▸ **REQUIREMENT 1**: In the Blackpink excerpt, at which stadium did the tour conclude?
▸ **REQUIREMENT 2**: Carry the Blackpink excerpt further, picking up after its final sentence.

Start of EXCERPT TO READ

On February 19, 2025, YG Entertainment unveiled dates for a stadium tour with shows in South Korea, North America, and Europe, including London's Wembley Stadium, making them the first K-pop girl group to perform at the venue. On May 16, Blackpink announced Deadline World Tour as the tour's official title. Due to demand, additional shows were announced for Europe at Wembley Stadium and Paris' Stade de France. Shows were also added at Citi Field in New York City, Rogers Stadium in Toronto, and SoFi Stadium in Los Angeles due to North American tickets selling out. On May 27, YG Entertainment announced dates for the Asia leg of the tour. The tour commenced on July 5, 2025, at Goyang Stadium in Goyang, South Korea, and concluded on January 26, 2026, at the Kai Tak Stadium in Hong Kong. At the first show in Goyang, Blackpink debuted the EP's pre-release single, "Jump", for the first time.

==Music and lyrics==
The first track, "Jump", is a hardstyle, Eurodance, and dance pop song that incorporates elements of club music, synth-pop, techno, and EDM, and opens with a "striking guitar riff that evokes the feel of a Western film." Its lyrics describe the joy of a night out with the girls, discussing how sisterhood leads to liberation, and encourage everyone to get on the dance floor and jump.

End of EXCERPT TO READ
Start of ENTRIES SHOWN

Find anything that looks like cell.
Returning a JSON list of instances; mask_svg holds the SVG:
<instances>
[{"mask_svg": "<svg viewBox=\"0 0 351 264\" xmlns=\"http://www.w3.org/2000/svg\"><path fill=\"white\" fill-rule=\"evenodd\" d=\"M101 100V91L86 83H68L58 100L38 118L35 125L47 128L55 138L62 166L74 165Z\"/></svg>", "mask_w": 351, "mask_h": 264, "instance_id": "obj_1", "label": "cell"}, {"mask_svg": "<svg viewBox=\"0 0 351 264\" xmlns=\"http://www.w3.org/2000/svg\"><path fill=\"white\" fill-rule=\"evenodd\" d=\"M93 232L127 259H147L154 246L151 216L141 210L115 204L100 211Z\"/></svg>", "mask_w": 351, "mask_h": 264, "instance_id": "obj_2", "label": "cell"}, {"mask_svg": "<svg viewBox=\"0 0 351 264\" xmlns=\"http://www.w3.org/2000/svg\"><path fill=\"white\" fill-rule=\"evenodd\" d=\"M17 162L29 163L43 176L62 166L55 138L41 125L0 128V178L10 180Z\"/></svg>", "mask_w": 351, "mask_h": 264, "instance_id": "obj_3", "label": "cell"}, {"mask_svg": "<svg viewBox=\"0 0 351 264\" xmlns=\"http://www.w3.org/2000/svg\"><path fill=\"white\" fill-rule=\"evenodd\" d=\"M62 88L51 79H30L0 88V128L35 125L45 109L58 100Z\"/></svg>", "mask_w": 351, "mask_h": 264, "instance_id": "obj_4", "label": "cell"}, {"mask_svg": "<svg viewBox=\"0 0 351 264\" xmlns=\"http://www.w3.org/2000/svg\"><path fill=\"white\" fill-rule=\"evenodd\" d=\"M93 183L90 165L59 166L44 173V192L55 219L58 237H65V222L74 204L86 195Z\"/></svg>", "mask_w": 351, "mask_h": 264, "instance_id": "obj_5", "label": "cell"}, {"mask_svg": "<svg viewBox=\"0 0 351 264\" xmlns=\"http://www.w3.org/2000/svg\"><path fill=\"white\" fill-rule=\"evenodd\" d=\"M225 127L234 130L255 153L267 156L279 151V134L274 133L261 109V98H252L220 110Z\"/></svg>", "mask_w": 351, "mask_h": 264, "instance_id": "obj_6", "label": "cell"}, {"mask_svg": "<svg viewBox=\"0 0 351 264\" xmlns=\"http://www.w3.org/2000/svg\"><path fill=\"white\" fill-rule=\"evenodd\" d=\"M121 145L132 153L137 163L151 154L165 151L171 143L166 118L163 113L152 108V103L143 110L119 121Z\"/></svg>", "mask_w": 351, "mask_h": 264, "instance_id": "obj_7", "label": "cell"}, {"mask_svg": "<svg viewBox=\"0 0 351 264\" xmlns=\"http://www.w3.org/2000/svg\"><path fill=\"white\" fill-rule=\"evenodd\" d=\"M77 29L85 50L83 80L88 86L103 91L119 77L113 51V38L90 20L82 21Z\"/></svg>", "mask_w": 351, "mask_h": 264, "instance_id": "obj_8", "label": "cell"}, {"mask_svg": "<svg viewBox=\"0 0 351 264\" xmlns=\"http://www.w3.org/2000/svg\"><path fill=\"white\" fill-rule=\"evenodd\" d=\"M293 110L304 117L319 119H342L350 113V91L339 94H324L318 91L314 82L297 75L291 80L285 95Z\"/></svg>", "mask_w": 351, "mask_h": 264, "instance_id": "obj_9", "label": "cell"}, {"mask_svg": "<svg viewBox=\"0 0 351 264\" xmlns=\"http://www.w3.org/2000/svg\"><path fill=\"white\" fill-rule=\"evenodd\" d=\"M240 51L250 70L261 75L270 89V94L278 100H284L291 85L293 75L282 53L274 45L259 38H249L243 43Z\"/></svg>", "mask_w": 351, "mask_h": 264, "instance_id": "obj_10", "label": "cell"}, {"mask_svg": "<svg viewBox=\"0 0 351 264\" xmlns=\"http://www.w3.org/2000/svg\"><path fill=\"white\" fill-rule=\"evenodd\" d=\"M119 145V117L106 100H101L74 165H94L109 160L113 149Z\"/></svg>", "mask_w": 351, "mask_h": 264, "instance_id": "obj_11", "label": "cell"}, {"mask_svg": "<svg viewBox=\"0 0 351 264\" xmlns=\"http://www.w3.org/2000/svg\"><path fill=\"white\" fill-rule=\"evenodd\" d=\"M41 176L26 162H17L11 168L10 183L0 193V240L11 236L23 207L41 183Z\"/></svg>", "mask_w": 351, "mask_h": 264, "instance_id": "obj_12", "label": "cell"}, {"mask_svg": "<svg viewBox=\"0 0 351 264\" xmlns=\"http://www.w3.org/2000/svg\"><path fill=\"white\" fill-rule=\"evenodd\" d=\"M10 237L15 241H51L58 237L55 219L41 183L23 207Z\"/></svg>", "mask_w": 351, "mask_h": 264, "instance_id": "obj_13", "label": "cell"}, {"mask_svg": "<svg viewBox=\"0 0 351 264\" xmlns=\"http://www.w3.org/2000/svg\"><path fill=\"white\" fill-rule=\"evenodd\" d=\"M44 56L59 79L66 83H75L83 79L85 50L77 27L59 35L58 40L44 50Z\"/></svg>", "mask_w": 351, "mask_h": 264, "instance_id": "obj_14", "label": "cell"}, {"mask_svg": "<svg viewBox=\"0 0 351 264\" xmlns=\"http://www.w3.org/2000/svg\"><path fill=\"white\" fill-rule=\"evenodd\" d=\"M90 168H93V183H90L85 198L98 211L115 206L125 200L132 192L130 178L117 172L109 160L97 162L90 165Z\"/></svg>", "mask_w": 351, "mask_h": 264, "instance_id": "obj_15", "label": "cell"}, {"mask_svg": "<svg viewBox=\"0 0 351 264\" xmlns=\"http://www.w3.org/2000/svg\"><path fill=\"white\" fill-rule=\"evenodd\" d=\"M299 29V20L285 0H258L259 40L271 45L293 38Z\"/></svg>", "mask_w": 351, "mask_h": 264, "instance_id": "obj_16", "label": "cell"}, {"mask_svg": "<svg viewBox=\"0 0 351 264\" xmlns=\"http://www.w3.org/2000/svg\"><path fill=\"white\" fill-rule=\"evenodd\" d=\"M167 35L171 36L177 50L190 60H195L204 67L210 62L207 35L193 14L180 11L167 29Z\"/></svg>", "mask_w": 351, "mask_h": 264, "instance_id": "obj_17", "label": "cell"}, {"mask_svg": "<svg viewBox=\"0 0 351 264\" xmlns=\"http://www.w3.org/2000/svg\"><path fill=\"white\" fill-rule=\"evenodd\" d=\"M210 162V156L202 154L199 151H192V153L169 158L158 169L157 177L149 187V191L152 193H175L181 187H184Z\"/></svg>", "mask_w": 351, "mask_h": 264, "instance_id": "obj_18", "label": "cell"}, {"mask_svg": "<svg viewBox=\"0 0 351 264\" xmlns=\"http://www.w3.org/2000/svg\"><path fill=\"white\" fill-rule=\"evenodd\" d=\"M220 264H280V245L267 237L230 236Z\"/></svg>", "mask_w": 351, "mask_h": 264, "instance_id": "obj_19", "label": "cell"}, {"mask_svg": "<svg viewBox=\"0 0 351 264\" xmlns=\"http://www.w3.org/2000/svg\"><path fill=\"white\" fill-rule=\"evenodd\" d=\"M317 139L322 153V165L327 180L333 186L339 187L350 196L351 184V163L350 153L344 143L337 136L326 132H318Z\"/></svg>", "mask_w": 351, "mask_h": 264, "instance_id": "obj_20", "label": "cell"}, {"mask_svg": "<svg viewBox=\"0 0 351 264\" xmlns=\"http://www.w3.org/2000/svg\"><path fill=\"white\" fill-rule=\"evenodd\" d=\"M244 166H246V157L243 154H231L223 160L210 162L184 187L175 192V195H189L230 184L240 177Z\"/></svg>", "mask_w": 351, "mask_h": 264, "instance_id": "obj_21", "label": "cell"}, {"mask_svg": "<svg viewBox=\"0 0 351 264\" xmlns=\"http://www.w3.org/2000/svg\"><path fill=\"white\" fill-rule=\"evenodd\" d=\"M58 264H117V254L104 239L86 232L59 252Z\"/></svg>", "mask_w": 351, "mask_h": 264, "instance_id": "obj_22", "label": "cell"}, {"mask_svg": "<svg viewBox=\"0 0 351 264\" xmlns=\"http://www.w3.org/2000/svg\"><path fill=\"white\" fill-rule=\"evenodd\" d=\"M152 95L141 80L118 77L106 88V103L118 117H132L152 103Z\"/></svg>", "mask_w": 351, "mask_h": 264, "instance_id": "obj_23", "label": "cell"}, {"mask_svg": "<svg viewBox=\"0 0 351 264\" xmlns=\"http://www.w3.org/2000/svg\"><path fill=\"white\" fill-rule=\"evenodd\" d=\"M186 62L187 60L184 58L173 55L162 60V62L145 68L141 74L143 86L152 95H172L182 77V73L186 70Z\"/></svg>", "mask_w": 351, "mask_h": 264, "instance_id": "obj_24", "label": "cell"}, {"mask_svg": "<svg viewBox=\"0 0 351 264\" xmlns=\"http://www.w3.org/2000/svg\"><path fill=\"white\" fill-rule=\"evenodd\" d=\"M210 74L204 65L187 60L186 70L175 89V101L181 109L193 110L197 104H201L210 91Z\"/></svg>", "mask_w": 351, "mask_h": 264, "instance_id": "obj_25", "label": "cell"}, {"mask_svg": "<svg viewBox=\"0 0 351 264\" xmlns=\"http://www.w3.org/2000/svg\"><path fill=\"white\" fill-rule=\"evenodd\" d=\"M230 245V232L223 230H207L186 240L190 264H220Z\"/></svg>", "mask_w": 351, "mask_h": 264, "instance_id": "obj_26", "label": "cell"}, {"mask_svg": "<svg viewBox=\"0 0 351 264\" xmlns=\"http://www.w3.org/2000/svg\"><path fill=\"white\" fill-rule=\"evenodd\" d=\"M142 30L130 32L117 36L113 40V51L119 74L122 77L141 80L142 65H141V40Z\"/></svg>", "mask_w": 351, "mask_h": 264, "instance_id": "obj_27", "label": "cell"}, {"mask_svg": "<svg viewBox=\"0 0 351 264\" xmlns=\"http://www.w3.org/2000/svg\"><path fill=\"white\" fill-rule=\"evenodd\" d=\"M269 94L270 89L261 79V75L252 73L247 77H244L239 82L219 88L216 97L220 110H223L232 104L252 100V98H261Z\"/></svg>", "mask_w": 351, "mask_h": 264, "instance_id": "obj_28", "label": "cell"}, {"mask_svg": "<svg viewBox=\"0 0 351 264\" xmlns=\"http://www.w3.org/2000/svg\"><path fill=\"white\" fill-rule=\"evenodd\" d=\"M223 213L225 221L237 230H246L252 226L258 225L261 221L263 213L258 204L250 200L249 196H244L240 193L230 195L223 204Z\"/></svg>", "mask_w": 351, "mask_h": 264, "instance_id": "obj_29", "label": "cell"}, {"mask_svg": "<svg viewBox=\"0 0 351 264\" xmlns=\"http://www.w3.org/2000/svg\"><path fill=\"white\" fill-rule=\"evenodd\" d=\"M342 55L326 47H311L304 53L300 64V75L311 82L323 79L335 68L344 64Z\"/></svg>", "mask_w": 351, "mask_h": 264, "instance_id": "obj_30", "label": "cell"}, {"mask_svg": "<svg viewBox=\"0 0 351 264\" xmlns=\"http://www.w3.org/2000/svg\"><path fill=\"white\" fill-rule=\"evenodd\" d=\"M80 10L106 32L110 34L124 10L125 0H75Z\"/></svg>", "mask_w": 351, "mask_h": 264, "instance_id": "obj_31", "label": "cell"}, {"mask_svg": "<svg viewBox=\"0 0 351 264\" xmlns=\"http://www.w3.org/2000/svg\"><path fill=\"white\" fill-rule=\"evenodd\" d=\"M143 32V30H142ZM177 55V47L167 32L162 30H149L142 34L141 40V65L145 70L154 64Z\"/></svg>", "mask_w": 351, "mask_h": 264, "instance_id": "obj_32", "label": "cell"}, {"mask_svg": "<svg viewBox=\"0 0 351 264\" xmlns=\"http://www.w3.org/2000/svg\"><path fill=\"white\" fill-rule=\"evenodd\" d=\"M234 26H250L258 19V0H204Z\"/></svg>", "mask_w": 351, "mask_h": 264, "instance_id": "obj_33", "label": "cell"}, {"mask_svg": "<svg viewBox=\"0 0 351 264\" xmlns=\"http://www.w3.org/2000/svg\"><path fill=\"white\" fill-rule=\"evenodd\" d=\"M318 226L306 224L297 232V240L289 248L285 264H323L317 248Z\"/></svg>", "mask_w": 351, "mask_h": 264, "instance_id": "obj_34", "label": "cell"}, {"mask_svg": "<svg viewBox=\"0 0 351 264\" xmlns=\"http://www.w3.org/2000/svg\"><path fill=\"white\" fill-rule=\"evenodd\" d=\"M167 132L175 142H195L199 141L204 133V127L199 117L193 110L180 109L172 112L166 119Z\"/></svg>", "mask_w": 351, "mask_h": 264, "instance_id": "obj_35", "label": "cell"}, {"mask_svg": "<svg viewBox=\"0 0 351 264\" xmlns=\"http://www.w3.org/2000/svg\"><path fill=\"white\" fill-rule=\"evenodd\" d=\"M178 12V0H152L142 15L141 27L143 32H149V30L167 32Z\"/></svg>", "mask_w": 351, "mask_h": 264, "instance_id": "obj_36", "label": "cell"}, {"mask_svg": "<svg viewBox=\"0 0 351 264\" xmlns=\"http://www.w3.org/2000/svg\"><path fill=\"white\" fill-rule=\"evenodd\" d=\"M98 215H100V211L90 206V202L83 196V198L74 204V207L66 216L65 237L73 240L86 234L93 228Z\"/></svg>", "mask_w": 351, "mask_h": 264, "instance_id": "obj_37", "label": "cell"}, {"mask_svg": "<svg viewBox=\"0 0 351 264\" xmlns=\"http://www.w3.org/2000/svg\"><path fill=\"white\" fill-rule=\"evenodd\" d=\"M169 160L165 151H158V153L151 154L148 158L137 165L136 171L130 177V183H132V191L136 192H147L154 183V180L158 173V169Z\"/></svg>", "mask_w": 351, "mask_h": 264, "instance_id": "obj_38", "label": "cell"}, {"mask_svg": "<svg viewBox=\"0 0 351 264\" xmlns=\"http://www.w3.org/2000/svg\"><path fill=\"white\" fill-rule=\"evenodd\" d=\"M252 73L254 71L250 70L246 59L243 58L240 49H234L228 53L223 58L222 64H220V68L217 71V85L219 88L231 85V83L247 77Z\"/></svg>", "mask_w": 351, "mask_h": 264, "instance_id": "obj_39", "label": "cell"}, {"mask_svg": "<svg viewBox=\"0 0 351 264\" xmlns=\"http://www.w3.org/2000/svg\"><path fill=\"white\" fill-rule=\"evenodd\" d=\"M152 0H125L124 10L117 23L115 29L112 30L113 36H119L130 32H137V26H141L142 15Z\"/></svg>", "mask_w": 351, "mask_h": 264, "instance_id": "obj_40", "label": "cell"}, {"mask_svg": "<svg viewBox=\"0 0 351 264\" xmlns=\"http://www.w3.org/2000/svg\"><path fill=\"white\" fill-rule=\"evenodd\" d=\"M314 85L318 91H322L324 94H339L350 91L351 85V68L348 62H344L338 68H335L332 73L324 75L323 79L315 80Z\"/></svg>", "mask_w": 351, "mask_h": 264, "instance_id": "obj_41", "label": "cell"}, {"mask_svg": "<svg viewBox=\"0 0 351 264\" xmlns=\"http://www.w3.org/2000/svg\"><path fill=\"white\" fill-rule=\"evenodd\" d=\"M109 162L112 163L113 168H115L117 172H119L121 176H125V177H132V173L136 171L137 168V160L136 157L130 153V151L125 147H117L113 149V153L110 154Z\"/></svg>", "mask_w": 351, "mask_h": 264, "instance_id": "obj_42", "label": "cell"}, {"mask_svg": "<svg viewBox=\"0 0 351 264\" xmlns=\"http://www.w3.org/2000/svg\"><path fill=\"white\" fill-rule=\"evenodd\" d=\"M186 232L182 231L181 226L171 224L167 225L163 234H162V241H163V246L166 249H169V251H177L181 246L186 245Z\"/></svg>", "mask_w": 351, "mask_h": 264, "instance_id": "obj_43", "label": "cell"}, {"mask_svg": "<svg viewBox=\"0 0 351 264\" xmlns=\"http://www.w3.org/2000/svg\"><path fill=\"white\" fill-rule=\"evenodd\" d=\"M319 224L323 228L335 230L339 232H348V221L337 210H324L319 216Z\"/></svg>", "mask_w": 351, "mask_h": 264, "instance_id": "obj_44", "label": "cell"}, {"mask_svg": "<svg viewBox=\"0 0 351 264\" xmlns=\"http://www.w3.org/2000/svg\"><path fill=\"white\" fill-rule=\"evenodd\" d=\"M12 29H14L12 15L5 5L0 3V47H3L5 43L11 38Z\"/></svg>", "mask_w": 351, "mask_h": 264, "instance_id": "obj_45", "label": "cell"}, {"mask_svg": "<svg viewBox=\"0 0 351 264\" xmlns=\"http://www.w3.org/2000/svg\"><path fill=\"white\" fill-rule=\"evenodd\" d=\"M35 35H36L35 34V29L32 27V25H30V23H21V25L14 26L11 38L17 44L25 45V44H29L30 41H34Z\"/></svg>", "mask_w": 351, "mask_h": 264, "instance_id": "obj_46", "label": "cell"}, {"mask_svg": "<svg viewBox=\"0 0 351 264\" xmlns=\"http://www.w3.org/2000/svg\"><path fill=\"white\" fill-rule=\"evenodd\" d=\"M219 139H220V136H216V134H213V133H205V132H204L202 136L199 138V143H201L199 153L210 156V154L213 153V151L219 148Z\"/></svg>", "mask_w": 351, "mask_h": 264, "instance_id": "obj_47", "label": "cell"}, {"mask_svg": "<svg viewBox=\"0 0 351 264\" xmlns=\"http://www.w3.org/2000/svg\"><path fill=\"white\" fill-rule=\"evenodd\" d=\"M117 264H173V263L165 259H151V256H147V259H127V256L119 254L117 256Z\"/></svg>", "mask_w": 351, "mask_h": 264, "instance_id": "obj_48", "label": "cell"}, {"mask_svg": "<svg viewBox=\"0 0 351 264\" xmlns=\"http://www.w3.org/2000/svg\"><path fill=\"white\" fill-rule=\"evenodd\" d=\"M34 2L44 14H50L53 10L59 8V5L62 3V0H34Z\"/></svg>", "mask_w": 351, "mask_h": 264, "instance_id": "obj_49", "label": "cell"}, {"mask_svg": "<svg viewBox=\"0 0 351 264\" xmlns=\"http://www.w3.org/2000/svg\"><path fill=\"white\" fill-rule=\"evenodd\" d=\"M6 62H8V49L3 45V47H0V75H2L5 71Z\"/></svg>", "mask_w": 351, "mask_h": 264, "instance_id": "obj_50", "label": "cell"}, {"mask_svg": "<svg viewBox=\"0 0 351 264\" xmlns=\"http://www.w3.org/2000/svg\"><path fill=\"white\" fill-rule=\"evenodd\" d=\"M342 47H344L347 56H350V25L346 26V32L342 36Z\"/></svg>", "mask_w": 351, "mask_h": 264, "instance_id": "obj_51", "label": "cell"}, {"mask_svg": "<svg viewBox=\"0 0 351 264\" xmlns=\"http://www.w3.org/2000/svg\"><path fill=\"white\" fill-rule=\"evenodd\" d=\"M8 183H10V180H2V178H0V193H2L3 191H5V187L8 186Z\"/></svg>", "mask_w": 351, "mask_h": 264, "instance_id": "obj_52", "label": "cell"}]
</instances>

End of ENTRIES SHOWN

▸ **TASK RESULT 1**: The Kai Tak Stadium in Hong Kong.

▸ **TASK RESULT 2**:
==Critical reception==

In a review for the Associated Press, Cristina Jaleru rated Deadline four out of five stars, describing it as a "satisfying chapter in the band's discography". Robert Sheffield of Rolling Stone noted the group's evolution, observing that the members successfully integrated their individual artistic growth into their signature style. In a review for AllMusic, Neil Z. Yeung awarded the album four out of five stars, calling it "short and sweet" while noting that it highlights the "different styles and moods the quartet is capable of" while hinting at "exciting directions for a future full-length". Clashs Robin Murray positively described the EP as a "perfectly judged return" for the group. He further highlighted the synergy of each member following each of their solo projects.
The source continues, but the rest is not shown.